SYRIE – UN CONFLIT CONFESSIONNEL

 L’enlèvement de deux ecclésiastiques en Syrie, intervenu le 22 avril dernier (toujours captifs à l’heure où nous écrivons ces lignes), signe à nouveau la dimension confessionnelle du conflit commencé le 11 mars 2011. Les deux otages sont métropolites (évêques) à Alep, la grande cité du nord, en partie conquise par les rebelles durant l’automne 2012.

  • L’un, Mgr Boulos (Paul) Yazigi, gouverne l’éparchie (diocèse) des grecs-orthodoxes et il est le frère du titulaire du patriarcat dit « orthodoxe d’Antioche », Jean X, qui siège à Damas et dont les fidèles représentent 60 % des chrétiens de Syrie.
  • L’autre, Mgr Youhanna (Jean) Ibrahim, gouverne les syro-orthodoxes qui relèvent du patriarcat « syriaque d’Antioche » dont le siège est aussi à Damas. Cette Eglise est la plus ancienne présente dans le pays. Les deux prélats ont été enlevés à Kafr Daël, près de la frontière turque, alors qu’ils effectuaient des démarches en vue de la libération de deux autres prêtres kidnappés le 9 février 2013, les Pères Michel Kayyal (arménien-catholique) et Maher Mahfouz (grec-orthodoxe).

La capture des évêques

non revendiquée, pourrait être l’œuvre de l’organisation terroriste Forsat el-Nosra, liée à El-Qaïda, ou d’islamistes étrangers indépendants venus participer au djihad contre le régime de Bachar El-Assad, considéré comme hérétique et donc illégitime par les musulmans sunnites, majoritaires en Syrie, dans les pays arabes ainsi qu’en Turquie, à cause de sa confession alaouite.

Le drame a d’autant plus secoué les chrétiens syriens que ces deux pasteurs sont connus pour leur engagement au service de la paix et se sont jusqu’à présent abstenus de toute prise de position politique dans le conflit en cours. Mais c’est peut-être cela qui leur est reproché par ceux qui ne veulent pas entendre parler de dialogue et de solution pacifique…

Bien des chrétiens ressentent cet événement comme un avertissement d’avoir à quitter leur pays.

Outre l’insécurité due aussi bien aux affrontements entre l’armée régulière et la rébellion qu’au retrait des forces gouvernementales des régions perdues où règne l’anarchie, les disciples du Christ subissent les pressions croissantes de mouvements islamistes relevant d’obédiences rivales.

Ceux-ci imposent les mœurs coraniques aux populations passées sous leur contrôle, créent des tribunaux qui jugent selon la charia (la loi islamique) et se livrent parfois à d’horribles violences contre les innocents.

  • Ainsi, début avril, selon le site internet Le veilleur de Ninive, près d’Alep, treize chrétiennes ont été violées puis égorgées par des miliciens de Forsat el-Nosra.
  • Plus à l’est, à Deir ez-Zor, où il ne reste plus un chrétien, une église et un couvent capucins ont été délibérément bombardés.

Ce n’est qu’un faible aperçu de ce que subissent les baptisés depuis de nombreux mois.

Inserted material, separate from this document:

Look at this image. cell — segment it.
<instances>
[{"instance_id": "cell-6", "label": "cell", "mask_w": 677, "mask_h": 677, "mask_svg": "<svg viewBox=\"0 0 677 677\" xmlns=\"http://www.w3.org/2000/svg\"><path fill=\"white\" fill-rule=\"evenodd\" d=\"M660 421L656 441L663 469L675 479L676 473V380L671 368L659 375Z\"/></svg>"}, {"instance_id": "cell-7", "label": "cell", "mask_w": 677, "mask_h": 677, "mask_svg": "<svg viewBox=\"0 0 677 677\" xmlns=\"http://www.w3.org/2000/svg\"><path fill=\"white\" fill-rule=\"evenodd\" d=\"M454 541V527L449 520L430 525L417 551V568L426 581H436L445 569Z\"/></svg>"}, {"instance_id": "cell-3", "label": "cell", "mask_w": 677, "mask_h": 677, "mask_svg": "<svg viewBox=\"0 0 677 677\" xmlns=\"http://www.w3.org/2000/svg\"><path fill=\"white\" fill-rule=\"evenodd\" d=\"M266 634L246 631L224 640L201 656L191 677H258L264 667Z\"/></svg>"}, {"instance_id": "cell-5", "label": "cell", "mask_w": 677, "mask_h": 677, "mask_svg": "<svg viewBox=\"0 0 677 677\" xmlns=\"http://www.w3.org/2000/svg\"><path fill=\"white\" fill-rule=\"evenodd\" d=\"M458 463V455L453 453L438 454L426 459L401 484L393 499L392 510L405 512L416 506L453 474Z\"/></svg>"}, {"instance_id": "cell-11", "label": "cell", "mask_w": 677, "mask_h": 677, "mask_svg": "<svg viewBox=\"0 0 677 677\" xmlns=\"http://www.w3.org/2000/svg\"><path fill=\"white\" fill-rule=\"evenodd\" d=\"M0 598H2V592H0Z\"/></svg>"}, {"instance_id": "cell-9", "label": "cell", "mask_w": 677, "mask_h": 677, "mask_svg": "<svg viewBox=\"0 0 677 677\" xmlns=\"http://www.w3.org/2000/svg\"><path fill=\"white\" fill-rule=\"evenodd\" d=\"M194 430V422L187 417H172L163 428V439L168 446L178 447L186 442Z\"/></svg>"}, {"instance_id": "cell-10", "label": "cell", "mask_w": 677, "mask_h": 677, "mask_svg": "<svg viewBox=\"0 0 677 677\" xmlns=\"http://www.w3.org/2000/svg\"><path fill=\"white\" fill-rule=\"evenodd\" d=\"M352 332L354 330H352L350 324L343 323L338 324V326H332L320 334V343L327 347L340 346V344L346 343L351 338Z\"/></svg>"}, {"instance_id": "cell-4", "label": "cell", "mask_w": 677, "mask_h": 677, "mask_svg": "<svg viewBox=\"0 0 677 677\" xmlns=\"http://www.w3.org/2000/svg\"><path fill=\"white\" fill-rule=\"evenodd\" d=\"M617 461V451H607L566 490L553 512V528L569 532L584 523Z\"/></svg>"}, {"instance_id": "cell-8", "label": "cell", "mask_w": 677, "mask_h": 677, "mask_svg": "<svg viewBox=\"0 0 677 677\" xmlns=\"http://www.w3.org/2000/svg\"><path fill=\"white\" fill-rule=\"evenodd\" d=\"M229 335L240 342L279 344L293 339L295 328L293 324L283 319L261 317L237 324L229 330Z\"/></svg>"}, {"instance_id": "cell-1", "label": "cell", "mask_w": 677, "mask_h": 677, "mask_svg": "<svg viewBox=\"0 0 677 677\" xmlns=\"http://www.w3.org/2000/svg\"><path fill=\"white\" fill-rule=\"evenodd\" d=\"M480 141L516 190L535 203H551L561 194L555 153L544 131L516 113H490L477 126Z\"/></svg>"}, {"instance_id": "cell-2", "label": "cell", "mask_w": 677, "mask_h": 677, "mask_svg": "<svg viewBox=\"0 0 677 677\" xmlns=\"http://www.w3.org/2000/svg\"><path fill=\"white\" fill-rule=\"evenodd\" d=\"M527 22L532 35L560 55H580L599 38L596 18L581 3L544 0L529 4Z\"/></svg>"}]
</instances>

Confrontés à cette situation terrifiante, ceux qui restent cherchent la force dans la prière et l’assistance à la messe, y compris en semaine, comme en témoignent des prêtres résolus à demeurer auprès de leurs fidèles malgré les risques.

Durant son voyage à Paris, du 9 au 14 avril, le cardinal Béchara Raï, patriarche des maronites, a mis les dirigeants français en garde contre leur projet d’armer l’opposition anti-Assad, sachant que la haine confessionnelle est prépondérante dans ses rangs. Il semble avoir été mieux compris que lors de sa première visite, en septembre 2011, où on l’aurait presque considéré complice d’une dictature.

Mais on doit légitimement se demander s’il est encore possible d’enrayer un processus pervers que l’Occident a encouragé dès le début, par ignorance ou aveuglement idéologique.

Annie Laurent

(article paru dans L’Homme nouveau n° 1542 du 11 mai 2013).